The much larger USS Discovery-C (NCC 31929-C, Sovereign Class) was nearby and tasked to assist in the maneuver. USS Thunder Chief Science Officer Lieutenant Commander T’Lea and USS Thunder Chief Engineer Lieutenant Oddas Aria designed the maneuver described below to quickly bring the ship home and avoid a conflict over the disabled ship with unknown enemies.
The maneuver to bring both ships home was deemed the ‘T’Lea/Oddas Upside-Down Piggieback Maneuver’, or TOUPM for short.

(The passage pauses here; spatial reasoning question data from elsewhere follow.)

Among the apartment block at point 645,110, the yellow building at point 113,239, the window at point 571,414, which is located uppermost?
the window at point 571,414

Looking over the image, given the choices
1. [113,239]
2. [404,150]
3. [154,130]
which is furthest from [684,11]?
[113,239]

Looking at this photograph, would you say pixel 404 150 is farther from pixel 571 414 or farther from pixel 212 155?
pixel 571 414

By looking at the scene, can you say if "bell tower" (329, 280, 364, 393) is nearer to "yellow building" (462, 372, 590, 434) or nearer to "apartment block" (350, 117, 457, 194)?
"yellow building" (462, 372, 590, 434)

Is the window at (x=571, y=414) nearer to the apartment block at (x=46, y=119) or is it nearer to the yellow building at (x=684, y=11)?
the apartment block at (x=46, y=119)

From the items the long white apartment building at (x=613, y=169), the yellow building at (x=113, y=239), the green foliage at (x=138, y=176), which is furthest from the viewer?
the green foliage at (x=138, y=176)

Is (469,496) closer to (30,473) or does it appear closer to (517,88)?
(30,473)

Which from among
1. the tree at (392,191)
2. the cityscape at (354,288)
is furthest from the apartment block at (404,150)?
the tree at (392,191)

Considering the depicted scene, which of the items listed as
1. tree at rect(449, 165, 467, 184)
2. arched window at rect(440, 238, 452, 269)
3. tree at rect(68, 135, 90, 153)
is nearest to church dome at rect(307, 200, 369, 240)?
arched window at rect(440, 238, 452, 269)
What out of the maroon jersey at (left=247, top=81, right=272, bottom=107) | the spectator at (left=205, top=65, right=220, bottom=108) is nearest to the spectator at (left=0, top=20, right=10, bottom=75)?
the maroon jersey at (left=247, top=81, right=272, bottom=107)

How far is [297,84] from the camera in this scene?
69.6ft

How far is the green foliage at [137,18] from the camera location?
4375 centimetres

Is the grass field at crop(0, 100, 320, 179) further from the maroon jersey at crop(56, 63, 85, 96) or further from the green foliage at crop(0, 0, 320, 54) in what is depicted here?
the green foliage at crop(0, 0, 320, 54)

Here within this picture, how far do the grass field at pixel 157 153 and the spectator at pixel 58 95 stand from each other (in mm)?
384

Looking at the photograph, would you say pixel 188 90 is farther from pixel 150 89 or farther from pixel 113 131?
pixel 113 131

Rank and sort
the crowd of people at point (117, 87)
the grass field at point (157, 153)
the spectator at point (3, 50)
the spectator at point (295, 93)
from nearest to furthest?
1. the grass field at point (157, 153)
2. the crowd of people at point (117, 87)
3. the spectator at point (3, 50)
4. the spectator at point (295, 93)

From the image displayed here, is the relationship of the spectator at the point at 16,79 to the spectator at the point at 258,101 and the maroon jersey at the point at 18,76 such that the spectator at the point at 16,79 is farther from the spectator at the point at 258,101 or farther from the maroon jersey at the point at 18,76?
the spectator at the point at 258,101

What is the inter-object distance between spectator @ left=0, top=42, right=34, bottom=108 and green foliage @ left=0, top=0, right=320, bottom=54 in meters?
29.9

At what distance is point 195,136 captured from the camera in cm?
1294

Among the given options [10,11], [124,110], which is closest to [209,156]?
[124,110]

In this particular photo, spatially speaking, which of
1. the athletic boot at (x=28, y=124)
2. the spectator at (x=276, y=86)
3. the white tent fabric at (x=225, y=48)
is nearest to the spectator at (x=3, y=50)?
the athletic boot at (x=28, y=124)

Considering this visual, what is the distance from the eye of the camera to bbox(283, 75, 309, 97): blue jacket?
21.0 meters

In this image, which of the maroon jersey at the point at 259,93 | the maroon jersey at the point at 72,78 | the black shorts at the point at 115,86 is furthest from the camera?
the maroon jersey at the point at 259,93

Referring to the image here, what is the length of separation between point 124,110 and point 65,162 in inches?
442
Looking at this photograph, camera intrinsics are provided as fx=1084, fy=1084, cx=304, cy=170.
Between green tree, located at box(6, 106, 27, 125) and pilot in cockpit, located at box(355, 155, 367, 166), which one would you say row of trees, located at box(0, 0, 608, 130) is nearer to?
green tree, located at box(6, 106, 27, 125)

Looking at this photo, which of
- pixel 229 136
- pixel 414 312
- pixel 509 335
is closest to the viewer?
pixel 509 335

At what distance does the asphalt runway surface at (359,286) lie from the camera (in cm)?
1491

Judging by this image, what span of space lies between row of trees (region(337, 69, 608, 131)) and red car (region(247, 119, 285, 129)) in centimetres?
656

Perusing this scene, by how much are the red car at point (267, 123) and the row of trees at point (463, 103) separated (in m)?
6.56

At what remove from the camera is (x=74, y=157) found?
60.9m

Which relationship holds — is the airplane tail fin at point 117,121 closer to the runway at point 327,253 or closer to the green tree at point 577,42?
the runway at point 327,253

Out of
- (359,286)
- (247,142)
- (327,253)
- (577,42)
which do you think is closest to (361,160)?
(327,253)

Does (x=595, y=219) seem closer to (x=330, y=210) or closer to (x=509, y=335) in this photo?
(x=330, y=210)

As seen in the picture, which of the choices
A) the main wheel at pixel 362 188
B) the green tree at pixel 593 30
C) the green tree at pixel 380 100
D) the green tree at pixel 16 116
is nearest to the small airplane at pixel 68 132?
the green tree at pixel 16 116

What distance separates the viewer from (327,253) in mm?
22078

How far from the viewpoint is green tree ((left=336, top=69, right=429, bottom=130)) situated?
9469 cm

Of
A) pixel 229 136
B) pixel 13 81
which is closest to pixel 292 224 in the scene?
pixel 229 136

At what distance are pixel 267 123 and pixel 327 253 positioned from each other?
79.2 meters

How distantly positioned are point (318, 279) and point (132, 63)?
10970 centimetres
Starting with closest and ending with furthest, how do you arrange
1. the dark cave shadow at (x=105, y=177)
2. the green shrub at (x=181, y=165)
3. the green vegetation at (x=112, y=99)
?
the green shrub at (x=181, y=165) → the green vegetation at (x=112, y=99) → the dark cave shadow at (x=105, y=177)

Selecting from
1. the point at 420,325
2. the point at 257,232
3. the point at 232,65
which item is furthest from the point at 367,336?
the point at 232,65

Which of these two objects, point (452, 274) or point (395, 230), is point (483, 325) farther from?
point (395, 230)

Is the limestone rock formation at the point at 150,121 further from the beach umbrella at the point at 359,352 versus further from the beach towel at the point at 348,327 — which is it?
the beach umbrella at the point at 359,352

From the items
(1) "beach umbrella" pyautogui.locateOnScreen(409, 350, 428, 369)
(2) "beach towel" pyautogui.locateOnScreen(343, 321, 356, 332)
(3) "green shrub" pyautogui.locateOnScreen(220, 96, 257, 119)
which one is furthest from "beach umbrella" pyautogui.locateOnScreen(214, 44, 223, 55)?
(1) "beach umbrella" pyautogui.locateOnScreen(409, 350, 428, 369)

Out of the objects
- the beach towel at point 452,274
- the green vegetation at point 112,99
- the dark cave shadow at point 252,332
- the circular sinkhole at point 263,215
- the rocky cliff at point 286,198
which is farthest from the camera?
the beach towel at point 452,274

In the field, the smaller ship, the Thunder, was maneuvered, inverted, to a negative Z position relative to the larger ship, the Discovery. The distance needed between the ships for the maneuver to work was no more than 10 meters in the Z axis and no more than 5 meters from the center in X axis. The Thunder was centered along a calculated rear transversal of the Discovery’s mass on the remaining direction calculated by the deflector frequency in use at the time (see attached data logs and appendixes for equations and specifications).
Once placement of the smaller vessel is confirmed each vessel’s tractor beams were engaged on the other’s vessel, anchoring them to each other. Exact placement, according to both field testing and extensive simulations indicate an approach of using the smaller vessel’s tractor beams to anchor its primary hull to the secondary hull of the larger vessel and vice versa.
During the fielding of the TOUPM care was taken to ensure the tractor beams of both vessels matched exactly through a computer link controlling both placement and frequency parameters. Simulations later showed without this precaution the tractor beams would have become destabilized during the tow and shearing would have cause at least one total vehicle loss.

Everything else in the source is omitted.